● **Prompt**
Please output everything in the listing from the line containing "Which one is" down to the end as a two-column CSV with the headers text and answer. Give one row per item, put each value in a single quoted field, and replace its line breaks with spaces.

§ §

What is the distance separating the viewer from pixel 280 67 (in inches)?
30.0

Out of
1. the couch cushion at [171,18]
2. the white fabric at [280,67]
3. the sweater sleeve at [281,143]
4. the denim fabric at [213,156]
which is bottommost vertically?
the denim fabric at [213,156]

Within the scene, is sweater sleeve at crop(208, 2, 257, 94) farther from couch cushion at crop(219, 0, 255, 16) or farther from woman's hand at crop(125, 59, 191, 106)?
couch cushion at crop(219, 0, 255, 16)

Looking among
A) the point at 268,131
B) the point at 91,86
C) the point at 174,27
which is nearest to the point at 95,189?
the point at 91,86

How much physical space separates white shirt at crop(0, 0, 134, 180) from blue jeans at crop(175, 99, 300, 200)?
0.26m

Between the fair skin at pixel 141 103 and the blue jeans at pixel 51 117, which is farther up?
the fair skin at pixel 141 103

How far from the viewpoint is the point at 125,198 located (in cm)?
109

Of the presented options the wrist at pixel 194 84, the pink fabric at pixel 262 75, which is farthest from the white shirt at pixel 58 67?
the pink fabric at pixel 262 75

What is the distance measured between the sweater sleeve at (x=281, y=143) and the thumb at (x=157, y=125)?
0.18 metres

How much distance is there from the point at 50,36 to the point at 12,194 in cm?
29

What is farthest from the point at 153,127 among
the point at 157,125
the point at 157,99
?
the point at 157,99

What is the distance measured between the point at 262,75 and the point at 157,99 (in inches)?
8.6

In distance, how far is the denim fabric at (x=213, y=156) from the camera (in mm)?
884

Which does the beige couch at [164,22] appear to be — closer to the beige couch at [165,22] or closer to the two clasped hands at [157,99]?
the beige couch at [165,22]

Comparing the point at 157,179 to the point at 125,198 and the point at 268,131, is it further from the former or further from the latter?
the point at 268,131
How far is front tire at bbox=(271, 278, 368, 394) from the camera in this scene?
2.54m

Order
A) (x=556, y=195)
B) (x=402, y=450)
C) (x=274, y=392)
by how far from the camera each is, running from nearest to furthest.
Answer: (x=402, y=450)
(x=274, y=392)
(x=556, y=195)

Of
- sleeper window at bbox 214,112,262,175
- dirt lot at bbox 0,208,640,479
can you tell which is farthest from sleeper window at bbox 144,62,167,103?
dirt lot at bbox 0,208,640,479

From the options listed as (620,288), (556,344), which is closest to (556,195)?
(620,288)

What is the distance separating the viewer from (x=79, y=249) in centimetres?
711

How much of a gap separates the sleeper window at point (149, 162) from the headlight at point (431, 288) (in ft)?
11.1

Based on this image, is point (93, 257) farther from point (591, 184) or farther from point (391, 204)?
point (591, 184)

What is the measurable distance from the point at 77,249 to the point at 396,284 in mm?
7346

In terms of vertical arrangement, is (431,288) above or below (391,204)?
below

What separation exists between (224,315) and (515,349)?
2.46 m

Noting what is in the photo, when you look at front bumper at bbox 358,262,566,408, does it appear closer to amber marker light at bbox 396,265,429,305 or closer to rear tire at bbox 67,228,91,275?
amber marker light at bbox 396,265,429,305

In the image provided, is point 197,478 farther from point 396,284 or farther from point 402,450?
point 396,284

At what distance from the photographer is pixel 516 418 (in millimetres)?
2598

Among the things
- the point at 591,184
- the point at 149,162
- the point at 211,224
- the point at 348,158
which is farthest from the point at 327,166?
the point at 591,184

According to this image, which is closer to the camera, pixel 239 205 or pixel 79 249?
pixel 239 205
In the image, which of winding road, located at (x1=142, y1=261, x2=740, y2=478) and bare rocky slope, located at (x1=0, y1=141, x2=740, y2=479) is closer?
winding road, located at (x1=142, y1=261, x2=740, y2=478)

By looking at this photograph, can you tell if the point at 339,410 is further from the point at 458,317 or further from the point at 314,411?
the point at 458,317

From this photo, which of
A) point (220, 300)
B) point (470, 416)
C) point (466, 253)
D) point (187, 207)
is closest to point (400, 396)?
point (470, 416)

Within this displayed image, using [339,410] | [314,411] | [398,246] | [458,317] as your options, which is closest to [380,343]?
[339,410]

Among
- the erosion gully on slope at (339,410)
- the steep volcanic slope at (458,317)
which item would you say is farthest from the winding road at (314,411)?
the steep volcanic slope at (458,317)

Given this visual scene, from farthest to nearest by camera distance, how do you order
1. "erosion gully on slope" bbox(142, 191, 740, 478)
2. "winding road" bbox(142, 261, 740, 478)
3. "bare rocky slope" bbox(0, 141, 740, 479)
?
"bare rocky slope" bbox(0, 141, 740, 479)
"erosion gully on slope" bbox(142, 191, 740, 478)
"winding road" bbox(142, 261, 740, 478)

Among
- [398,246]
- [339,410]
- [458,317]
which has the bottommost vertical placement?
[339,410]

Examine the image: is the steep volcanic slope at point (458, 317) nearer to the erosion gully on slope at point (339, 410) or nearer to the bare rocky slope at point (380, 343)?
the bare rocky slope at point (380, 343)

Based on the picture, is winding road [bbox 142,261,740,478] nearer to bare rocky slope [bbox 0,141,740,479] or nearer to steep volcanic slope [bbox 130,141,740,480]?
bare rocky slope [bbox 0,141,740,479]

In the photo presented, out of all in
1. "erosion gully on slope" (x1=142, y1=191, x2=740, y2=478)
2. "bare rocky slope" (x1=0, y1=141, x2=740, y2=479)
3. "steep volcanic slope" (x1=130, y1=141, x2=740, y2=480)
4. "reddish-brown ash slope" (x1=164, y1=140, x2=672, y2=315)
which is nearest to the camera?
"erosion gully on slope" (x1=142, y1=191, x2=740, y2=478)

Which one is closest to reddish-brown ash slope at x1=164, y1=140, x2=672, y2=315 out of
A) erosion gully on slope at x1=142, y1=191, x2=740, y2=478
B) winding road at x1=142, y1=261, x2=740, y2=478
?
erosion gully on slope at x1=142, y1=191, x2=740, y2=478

§ §

● **Answer to the exercise**
text,answer
"Which one is closest to reddish-brown ash slope at x1=164, y1=140, x2=672, y2=315 out of A) erosion gully on slope at x1=142, y1=191, x2=740, y2=478 B) winding road at x1=142, y1=261, x2=740, y2=478 ?","erosion gully on slope at x1=142, y1=191, x2=740, y2=478"